Outfest kicks off tonight in Los Angeles, and the city is in for a 11 day treat as pretty much every strong LGBT film from the past year's festival circuit will be screening at the fest -- not to mention a few potential discoveries. While we're keeping our fingers crossed for the latter, we've got a few suggestions for you regarding the former. Here's 14 films we'd highly recommend you check out at the festival, which runs tonight through July 20th:
52 Tuesdays (directed by Sophie Hyde)
Winner of the best director award at Sundance (for World Cinema), this heartbreaking Australian drama follows sixteen-year-old Billie, whose path to independence is accelerated when her mother reveals plans for to transition to from female to male, and their time together becomes limited to Tuesdays. And this emotionally charged story isn't just set over a year of those Tuesdays, but it was actually filmed over the course of a year—once a week, every week, only on Tuesdays.
Appropriate Behavior (directed by Desiree Akhavan)

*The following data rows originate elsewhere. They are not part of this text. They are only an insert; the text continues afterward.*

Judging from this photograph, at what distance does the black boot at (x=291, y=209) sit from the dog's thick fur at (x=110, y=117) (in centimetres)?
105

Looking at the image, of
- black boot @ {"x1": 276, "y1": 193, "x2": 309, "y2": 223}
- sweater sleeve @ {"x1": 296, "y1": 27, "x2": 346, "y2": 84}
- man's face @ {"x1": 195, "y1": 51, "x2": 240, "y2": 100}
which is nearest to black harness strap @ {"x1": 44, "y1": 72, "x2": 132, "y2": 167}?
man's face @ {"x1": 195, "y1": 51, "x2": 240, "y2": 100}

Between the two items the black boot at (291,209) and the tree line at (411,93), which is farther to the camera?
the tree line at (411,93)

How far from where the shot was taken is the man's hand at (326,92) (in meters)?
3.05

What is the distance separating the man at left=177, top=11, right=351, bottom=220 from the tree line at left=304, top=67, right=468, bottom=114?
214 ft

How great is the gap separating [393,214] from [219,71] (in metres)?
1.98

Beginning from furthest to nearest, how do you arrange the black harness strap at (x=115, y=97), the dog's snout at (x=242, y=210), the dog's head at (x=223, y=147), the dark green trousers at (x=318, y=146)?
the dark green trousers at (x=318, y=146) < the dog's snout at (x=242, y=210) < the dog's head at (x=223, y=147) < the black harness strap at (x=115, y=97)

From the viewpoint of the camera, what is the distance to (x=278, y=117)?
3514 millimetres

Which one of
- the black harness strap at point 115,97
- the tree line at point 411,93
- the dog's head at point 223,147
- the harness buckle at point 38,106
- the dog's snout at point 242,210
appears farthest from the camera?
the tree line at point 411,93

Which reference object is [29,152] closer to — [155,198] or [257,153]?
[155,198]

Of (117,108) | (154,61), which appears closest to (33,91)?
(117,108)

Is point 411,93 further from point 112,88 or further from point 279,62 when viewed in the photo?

Desiree Akhavan's debut feature offers up the story of a young woman (Akhavan herself) struggling to become a tall order of a trio: An ideal Persian daughter, a politically correct bisexual, and a hip, young Brooklynite. While the film could have easily ventured into a sort of feature length version of "Girls" (if Lena Dunham was a bisexual and Persian, that is), it develops a true voice of its own in Sundance breakout Akhavan, who tackles an intersection of identity with a somehow charming mix of humor and desolation (give this woman whatever she wants for her follow-up!).

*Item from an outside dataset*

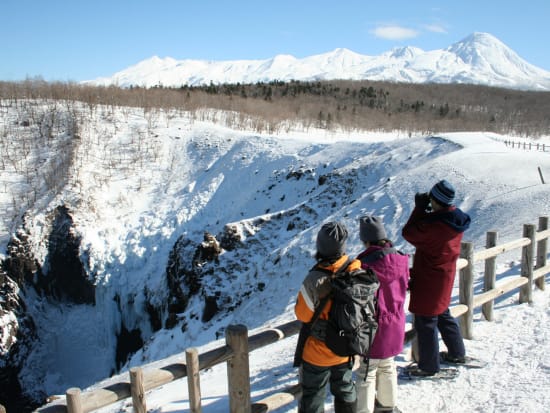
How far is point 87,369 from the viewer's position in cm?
1808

The Circle (directed by Stefan Haupt)
The deserved winner of the Teddy Award for best documentary at this year's Berlin International Film Festival, "The Circle" tackles the fascinating story behind one of the first gay liberation communities. The film's title translates to "Der Kreis," the name of a gay magazine and organization founded in the early 1940s Germany that somehow managed to survive the Nazi regime, blossoming in the post-war years into a internationally renowned underground club. It was there when the love story between teacher Ernst Ostertag and drag star Robi Rapp began, which serves as the heart of "The Circle," a truly remarkable documentary.

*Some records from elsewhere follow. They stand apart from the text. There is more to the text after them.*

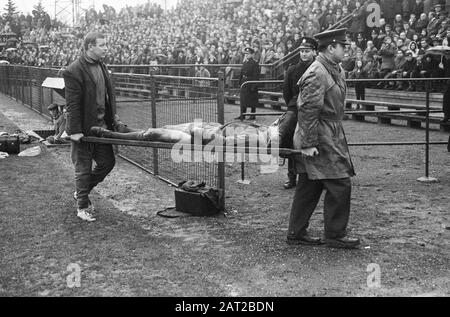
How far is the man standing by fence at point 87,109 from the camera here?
6.88 meters

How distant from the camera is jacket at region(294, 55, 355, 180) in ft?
18.5

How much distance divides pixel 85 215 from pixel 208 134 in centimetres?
174

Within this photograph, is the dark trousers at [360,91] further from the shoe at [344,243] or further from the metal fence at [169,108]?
the shoe at [344,243]

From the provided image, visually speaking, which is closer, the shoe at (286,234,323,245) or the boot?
the shoe at (286,234,323,245)

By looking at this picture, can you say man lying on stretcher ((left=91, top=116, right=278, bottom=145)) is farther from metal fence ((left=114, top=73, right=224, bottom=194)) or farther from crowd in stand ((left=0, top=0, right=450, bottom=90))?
crowd in stand ((left=0, top=0, right=450, bottom=90))

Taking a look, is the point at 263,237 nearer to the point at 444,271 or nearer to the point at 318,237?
the point at 318,237

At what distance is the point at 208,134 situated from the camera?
6590 millimetres

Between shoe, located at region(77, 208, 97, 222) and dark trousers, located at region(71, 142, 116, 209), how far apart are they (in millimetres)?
46

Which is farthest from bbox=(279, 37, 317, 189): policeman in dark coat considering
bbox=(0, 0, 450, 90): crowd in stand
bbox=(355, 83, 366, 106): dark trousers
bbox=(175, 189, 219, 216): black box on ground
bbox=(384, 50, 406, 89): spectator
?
bbox=(384, 50, 406, 89): spectator

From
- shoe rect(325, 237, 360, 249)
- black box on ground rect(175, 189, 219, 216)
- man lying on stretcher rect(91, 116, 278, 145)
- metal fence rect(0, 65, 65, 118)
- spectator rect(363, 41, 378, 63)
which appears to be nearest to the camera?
shoe rect(325, 237, 360, 249)

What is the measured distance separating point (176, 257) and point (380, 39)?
1571cm

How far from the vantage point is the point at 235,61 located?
78.6 ft

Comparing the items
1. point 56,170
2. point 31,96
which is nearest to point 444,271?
point 56,170

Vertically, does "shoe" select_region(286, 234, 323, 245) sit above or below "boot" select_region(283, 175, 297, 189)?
below
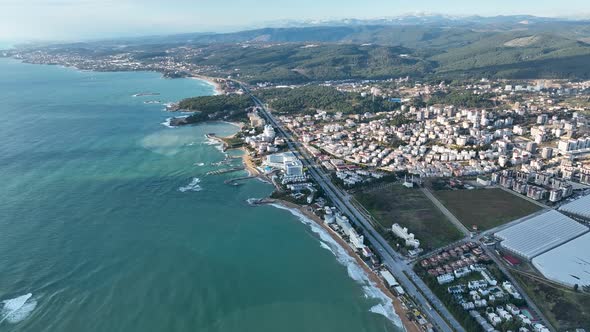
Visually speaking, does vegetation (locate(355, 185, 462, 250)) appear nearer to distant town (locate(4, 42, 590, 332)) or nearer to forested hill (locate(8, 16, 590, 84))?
distant town (locate(4, 42, 590, 332))

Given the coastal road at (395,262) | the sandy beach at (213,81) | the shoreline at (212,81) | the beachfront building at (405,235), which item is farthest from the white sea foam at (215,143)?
the sandy beach at (213,81)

The Dog (directed by Alison Berg and Frank Keraudren)
John Wojtowicz was turned into something of an iconic figure when Al Pacino played him in 1975's "Dog Day Afternoon." In that film, Wojtowicz took a bank hostage in the hopes of raising money for his transsexual lover's sex change operation, hardly exaggerated the actual 1972 event, but only captured one piece of a much larger story. That's why its so great we have "The Dog," Alison Berg and Frank Keraudren's documentary about Wojtowicz in the years leading up to his death from cancer in 2006. A festival circuit hit since it debuted in Toronto last year, it's definitely one to catch at Outfest if you haven't seen it yet.